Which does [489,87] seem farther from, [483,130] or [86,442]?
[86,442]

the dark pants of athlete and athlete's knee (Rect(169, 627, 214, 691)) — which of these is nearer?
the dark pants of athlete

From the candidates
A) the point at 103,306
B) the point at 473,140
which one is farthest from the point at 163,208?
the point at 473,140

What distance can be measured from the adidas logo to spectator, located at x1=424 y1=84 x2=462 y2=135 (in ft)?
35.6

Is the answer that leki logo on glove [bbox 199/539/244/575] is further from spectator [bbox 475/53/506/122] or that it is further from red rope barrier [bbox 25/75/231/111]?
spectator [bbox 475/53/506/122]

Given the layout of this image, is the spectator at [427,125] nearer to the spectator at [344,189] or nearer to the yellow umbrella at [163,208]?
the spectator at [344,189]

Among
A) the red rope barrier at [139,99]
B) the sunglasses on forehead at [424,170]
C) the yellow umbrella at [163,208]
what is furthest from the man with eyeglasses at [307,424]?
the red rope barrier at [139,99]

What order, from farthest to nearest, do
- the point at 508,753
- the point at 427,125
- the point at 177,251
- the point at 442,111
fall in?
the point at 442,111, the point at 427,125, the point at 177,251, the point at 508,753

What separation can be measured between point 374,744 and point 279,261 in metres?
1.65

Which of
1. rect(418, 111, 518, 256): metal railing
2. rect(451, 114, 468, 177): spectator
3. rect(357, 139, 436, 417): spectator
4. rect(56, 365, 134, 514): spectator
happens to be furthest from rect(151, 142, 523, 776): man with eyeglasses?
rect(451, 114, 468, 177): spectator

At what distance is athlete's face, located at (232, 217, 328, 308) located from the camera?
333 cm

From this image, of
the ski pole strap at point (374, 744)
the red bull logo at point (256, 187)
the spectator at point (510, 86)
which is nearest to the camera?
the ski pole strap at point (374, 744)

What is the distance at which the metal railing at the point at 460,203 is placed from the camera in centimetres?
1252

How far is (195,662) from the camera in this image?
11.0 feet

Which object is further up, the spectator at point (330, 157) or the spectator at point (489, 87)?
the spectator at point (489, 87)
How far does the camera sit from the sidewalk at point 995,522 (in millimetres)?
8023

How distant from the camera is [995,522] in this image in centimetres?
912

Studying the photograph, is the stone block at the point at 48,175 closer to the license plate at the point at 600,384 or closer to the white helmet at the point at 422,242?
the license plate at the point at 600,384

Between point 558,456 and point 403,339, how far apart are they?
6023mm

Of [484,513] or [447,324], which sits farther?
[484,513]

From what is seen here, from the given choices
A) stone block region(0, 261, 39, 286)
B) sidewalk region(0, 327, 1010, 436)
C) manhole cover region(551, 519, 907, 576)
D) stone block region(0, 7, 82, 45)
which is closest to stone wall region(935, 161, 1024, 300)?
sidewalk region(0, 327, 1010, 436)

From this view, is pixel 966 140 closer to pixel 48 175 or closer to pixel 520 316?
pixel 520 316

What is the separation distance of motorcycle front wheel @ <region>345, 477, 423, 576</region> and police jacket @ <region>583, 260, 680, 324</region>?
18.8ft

######

● **Your instructions**
Rewrite the records from the line containing "Studying the photograph, is" through the end of the records, changing "stone block" to "concrete block" wherever it occurs and leaving everything else unchanged.

● **Final answer**
Studying the photograph, is the concrete block at the point at 48,175 closer to the license plate at the point at 600,384 or closer to the white helmet at the point at 422,242?
the license plate at the point at 600,384

Between point 558,456 and point 403,339, how far apart are they?
6023mm

Of [484,513] or [447,324], which sits farther?
[484,513]

From what is seen here, from the given choices
A) concrete block region(0, 261, 39, 286)
B) sidewalk region(0, 327, 1010, 436)
C) manhole cover region(551, 519, 907, 576)
D) concrete block region(0, 7, 82, 45)
which is closest to stone wall region(935, 161, 1024, 300)?
sidewalk region(0, 327, 1010, 436)

From this view, is pixel 966 140 closer to pixel 48 175 or closer to pixel 520 316?
pixel 520 316

What is the separation distance of motorcycle front wheel @ <region>345, 477, 423, 576</region> and police jacket @ <region>583, 260, 680, 324</region>?
18.8ft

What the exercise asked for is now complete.